Lecture 13 - Introduction to Exploratory Data Analysis¶
Hypothesis-Driven vs Exploratory Analysis¶
- Previously: Hypothesis- or question-driven analysis (e.g., Labs 2, 4)
Hypothesis or Question -> Dataset -> Insight
- Today: Exploratory Data Analysis:
Dataset -> ?? -> Insight
import pandas as pd
import matplotlib.pyplot as plt
import seaborn as sns
The Dataset¶
There's some data at this url:
data_url = "https://facultyweb.cs.wwu.edu/~wehrwes/courses/data311_25f/data/NHANES/NHANES.csv"

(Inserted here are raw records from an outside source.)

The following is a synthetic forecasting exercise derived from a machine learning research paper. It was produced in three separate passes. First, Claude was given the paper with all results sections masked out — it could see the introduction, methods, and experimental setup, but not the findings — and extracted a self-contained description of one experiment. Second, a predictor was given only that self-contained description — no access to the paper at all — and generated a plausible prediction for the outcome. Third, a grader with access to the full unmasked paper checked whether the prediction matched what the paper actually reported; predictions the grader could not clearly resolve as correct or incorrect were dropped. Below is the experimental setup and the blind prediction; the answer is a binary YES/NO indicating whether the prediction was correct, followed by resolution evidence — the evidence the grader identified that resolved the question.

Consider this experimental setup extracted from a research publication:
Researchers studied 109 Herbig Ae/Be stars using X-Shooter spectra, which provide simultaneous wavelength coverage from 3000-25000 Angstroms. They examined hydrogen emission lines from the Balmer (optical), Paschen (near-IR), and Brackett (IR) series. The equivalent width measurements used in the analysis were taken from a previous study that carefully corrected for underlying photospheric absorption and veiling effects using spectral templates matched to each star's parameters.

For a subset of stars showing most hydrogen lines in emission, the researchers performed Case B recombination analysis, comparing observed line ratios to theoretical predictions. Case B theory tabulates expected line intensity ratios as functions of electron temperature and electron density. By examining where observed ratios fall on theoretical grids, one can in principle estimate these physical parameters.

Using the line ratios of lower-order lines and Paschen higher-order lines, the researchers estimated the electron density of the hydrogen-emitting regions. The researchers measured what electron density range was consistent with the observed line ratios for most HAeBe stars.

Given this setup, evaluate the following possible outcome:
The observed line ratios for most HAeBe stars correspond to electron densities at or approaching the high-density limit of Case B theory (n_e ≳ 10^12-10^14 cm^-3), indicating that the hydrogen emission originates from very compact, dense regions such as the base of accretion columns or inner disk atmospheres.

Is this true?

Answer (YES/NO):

So you have a dataset. What now?¶
What do you want to know about a dataset before you even look at it?
Brainstorm (worksheet):
- How big is it?
- What is it called or what it is about?
- Is it legal / ethical?
- How was it collected?
- Where did it come from? Can you trust the source?
- Who collected it? Why?
- Why are we looking at it?
- What are the data types?
- What variables are in the data?
- Long or wide?
- Is it well-formatted?
- What is the structure?
Some ideas:
- Who collected this data? When? Why?
- What was the collection methodology? If the data is collected from a sample of a population, how was sampling done?
- How big is the data?
- What do the fields (columns) mean?
Quoting from the website: In 2017-2018, 16,211 persons were selected for NHANES from 30 different survey locations. Of those selected, 9,254 completed the interview and 8,704 were examined.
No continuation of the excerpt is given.